The court held that “Bivens established by substantial evidence that his truck was stolen at the time of the accident, thereby rebutting the presumption that the motor vehicle was being operated with his consent” under Vehicle and Traffic Law § 388[1], and that “[i]n opposition, plaintiff failed to raise an issue of fact as whether Bivens had violated Vehicle and Traffic Law § 1210(a).”
VTL § 1210, titled “unattended motor vehicle”, provides in relevant part:
(a) No person driving or in charge of a motor vehicle shall permit it to stand unattended without first stopping the engine, locking the ignition, removing the key from the vehicle, and effectively setting the brake thereon and, when standing upon any grade, turning the front wheels to the curb or side of the highway, provided, however, the provision for removing the key from the vehicle shall not require the removal of keys hidden from sight about the vehicle for convenience or emergency. (Emphasis added.)

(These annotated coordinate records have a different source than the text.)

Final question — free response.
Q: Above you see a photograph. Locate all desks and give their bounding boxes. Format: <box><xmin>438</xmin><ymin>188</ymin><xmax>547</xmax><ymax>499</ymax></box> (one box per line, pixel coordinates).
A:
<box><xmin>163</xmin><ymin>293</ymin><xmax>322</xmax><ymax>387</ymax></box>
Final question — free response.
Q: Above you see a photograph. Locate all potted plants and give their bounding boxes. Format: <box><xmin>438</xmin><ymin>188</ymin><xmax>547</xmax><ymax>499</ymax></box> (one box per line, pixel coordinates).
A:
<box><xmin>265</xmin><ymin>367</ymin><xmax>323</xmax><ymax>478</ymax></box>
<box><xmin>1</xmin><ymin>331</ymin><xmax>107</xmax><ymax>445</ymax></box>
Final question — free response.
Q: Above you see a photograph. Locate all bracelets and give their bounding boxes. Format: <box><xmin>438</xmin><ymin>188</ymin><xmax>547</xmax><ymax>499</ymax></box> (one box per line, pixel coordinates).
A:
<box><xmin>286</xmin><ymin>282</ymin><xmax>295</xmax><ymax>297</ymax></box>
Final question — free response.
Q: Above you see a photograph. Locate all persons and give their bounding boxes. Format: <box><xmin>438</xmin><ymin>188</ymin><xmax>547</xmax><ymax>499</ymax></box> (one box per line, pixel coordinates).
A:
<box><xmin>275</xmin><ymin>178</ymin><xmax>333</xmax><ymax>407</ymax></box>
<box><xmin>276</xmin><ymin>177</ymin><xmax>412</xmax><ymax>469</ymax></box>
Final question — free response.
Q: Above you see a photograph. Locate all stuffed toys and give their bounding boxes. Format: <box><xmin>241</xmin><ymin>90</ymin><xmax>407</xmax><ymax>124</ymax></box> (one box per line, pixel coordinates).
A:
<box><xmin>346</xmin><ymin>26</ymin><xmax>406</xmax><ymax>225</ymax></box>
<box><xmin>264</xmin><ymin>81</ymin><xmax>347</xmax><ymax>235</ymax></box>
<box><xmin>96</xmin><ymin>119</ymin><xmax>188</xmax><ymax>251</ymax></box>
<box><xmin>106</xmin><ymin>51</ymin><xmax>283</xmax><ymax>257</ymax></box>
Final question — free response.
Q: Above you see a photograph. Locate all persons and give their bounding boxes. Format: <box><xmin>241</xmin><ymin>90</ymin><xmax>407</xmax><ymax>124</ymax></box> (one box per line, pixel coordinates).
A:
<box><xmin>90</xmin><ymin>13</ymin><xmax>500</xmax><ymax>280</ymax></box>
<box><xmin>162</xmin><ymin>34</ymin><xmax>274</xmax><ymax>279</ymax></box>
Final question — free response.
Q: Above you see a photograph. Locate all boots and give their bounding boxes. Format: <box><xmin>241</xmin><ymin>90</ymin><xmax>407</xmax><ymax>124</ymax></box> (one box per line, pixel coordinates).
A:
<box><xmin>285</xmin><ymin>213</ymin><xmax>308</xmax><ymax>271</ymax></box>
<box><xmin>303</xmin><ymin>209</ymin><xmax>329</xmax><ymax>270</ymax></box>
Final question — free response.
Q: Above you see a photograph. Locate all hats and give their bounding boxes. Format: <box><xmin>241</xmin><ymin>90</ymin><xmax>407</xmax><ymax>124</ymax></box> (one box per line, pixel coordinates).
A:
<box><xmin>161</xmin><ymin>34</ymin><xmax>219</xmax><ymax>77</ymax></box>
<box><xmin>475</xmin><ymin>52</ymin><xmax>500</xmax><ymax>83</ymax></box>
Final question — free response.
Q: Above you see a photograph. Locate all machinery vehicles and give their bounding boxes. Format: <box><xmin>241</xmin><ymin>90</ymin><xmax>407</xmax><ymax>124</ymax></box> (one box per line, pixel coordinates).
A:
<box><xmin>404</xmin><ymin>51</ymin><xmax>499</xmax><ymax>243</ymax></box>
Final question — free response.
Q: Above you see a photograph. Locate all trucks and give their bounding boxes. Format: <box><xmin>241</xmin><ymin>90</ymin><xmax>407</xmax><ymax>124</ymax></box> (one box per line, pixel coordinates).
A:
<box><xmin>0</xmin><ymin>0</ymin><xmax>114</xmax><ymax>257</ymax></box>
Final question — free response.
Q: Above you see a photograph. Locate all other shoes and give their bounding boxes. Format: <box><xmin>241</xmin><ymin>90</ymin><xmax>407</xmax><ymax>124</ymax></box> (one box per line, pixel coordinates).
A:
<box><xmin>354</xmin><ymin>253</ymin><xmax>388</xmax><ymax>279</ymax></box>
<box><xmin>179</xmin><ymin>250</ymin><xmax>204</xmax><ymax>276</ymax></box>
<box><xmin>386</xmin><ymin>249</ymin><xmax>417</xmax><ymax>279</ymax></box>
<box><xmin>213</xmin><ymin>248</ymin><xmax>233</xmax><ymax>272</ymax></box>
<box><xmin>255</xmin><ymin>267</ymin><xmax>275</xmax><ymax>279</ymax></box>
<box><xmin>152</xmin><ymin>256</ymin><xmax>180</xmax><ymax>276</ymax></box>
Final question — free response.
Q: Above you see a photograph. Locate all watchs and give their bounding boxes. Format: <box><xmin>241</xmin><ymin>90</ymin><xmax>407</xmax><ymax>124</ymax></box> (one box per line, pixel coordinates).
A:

“[T]o avoid liability under the section, a motorist need only ensure that the ignition key is hidden from sight and need not additionally conceal it so that the key is not readily discoverable by a prospective car thief without extreme difficulty.”
Here, there was no issue as to whether the key was “hidden from sight”:
Bivens’s testimony that someone could “probably” see the hide-away-box if they looked for it, and that “you would have a very small window as you are walking past it,” from which you could “possibly” see the key, did not suffice to raise an issue as to whether the key was “hidden from sight.” Bivens testified that one would “have to kind of be peeking around a little bit” to find the key in the hide-a-key box and the record establishes that the key was not in plain view and that one would have to be actively looking for it to find it.